Goal of the exercise - Copy each line of the entries that contains the word "text".

Supplied records -

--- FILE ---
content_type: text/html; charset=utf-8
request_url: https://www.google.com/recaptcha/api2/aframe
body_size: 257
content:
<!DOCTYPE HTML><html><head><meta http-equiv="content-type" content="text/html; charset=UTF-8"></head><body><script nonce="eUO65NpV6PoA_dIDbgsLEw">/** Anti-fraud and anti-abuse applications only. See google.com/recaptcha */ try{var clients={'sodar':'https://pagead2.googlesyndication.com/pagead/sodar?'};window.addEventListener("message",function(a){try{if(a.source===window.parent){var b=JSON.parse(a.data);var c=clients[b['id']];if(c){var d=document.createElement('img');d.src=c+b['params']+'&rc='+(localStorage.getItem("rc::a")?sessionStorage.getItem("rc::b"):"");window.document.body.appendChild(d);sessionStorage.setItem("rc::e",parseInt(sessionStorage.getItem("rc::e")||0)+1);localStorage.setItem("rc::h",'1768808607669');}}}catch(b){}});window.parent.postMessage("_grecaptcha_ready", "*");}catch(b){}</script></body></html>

Reply -
content_type: text/html; charset=utf-8
<!DOCTYPE HTML><html><head><meta http-equiv="content-type" content="text/html; charset=UTF-8"></head><body><script nonce="eUO65NpV6PoA_dIDbgsLEw">/** Anti-fraud and anti-abuse applications only. See google.com/recaptcha */ try{var clients={'sodar':'https://pagead2.googlesyndication.com/pagead/sodar?'};window.addEventListener("message",function(a){try{if(a.source===window.parent){var b=JSON.parse(a.data);var c=clients[b['id']];if(c){var d=document.createElement('img');d.src=c+b['params']+'&rc='+(localStorage.getItem("rc::a")?sessionStorage.getItem("rc::b"):"");window.document.body.appendChild(d);sessionStorage.setItem("rc::e",parseInt(sessionStorage.getItem("rc::e")||0)+1);localStorage.setItem("rc::h",'1768808607669');}}}catch(b){}});window.parent.postMessage("_grecaptcha_ready", "*");}catch(b){}</script></body></html>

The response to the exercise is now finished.